Harlan Rector was the first signature voice of The History Channel, and for years he could be heard on trailers for some of Hollywood’s biggest movies.

And that sudden desire to rush out and get a bucket of Blue Bell Ice Cream? It was probably a response to his folksy, nostalgic commercials reminding us that, “Some say Blue Bell is the best ice cream in the country.”

For some people, a successful career as a voiceover artist would be enough. But Rector isn’t some people. He’s also a playwright, radio drama producer, author and caricature artist.

But none of that happened overnight. For Harlan Rector, it all began when he was in the second grade.

YOUTHFUL DECLARATION

Today, Rector lives in Greenleaf Village at Nocatee, but at the start of World War II, he was seven years old and living in St. Louis, Missouri.

One day, his teacher asked her students what they’d like to be when they grew up. A lot of his classmates wanted to be soldiers or firemen or cowboys. But even then, the boy who would one day get Clint Eastwood and Jesse Owens to autograph his drawings and who would urge audiences to see Disney’s “Maleficent” stood out from the crowd.

• _Objective_
Reproduce word for word the passage of the Harlan Rector text from "One day, his" up to and including "from the crowd.".

(Spatial reasoning records)
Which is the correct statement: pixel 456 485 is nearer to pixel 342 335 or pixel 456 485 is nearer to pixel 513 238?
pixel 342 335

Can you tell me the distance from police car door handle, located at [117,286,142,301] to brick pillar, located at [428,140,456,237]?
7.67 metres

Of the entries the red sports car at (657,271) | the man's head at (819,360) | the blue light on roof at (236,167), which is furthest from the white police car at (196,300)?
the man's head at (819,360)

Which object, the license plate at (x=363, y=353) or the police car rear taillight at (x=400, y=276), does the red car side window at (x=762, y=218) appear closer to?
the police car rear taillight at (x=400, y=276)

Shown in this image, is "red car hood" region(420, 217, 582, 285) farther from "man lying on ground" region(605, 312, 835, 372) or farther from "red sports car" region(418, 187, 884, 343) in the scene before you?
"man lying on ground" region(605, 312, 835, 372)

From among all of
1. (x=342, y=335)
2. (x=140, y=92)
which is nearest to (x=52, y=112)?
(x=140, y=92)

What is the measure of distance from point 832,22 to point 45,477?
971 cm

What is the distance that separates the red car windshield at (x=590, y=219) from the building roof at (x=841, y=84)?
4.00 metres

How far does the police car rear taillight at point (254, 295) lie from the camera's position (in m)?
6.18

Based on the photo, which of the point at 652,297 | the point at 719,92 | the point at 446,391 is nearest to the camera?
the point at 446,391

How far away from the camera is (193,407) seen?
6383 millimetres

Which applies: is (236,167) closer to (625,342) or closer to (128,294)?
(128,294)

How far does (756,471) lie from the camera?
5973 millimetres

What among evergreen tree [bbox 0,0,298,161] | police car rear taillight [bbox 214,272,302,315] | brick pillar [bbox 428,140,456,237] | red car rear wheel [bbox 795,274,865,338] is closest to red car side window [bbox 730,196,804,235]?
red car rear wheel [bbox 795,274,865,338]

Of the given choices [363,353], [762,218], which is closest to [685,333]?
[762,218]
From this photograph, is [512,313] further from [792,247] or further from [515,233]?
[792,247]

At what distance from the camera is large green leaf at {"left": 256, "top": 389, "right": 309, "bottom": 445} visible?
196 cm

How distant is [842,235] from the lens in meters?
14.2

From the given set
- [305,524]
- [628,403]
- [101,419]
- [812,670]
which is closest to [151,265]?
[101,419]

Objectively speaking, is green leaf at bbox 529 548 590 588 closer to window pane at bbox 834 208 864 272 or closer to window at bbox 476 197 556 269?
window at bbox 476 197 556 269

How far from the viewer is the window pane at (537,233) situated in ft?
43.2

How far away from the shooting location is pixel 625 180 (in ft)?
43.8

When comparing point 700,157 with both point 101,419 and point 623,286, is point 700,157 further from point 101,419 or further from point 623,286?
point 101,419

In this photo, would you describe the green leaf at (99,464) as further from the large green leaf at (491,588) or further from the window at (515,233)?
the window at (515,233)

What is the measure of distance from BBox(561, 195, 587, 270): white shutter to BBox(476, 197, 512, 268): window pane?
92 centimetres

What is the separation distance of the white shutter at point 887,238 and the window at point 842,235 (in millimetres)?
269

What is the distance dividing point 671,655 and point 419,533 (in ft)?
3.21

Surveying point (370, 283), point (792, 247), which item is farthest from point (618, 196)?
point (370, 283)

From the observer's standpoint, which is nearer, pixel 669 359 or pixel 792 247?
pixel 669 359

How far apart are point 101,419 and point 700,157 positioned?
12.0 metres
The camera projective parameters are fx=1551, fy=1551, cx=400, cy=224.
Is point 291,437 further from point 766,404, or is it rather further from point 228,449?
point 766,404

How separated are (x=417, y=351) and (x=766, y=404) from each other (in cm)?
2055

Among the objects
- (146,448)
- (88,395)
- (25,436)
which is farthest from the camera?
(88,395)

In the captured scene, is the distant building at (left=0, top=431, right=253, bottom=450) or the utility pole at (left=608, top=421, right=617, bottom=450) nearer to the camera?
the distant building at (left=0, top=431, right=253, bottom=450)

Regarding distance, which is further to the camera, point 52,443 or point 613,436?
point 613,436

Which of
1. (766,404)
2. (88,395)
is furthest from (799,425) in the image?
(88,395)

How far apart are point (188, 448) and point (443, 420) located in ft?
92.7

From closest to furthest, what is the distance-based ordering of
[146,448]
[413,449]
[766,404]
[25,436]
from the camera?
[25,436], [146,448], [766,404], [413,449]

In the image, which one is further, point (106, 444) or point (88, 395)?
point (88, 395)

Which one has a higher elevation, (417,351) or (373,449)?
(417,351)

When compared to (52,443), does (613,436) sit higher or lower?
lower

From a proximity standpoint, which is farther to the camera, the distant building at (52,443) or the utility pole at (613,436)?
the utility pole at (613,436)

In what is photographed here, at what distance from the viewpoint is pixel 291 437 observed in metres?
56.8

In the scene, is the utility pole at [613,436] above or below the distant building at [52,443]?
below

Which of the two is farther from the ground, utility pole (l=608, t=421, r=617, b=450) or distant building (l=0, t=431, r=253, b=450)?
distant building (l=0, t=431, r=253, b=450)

• _Expected output_
One day, his teacher asked her students what they’d like to be when they grew up. A lot of his classmates wanted to be soldiers or firemen or cowboys. But even then, the boy who would one day get Clint Eastwood and Jesse Owens to autograph his drawings and who would urge audiences to see Disney’s “Maleficent” stood out from the crowd.